WHAT THE TASK ASKS
Change "order" to "sequence" in the listing between the lines holding "What is the" and "4. wheel arch at detection(202, 80, 228, 103)", inclusive, and give only those lines, with everything else left as it is.

RECORDS SHOWN

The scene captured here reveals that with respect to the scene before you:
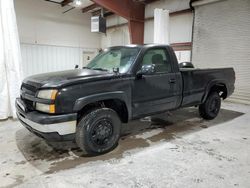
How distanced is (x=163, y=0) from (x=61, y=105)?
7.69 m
...
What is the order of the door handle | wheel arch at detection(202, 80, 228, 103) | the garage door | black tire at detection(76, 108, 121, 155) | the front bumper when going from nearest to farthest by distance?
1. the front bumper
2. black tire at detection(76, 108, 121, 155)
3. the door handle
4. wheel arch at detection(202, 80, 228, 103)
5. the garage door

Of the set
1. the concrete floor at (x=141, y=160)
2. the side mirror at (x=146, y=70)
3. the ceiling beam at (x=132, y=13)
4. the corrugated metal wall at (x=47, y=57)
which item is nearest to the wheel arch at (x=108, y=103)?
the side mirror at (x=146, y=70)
==
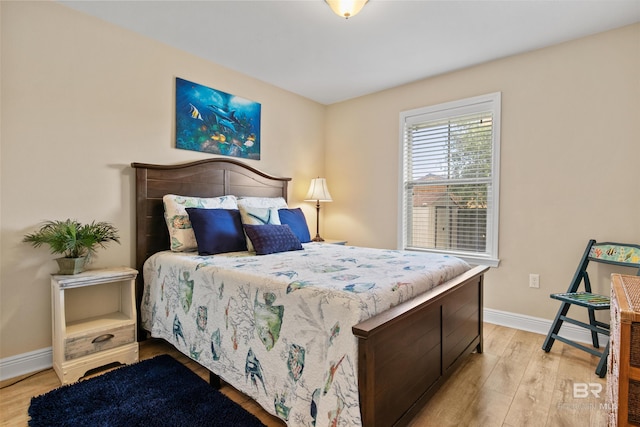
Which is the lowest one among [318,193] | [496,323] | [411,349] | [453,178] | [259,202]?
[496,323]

EXERCISE ANSWER
What is the sequence of the door handle | wheel arch at detection(202, 80, 228, 103) | the garage door | black tire at detection(76, 108, 121, 155) | the front bumper when going from nearest to farthest by distance?
1. the front bumper
2. black tire at detection(76, 108, 121, 155)
3. the door handle
4. wheel arch at detection(202, 80, 228, 103)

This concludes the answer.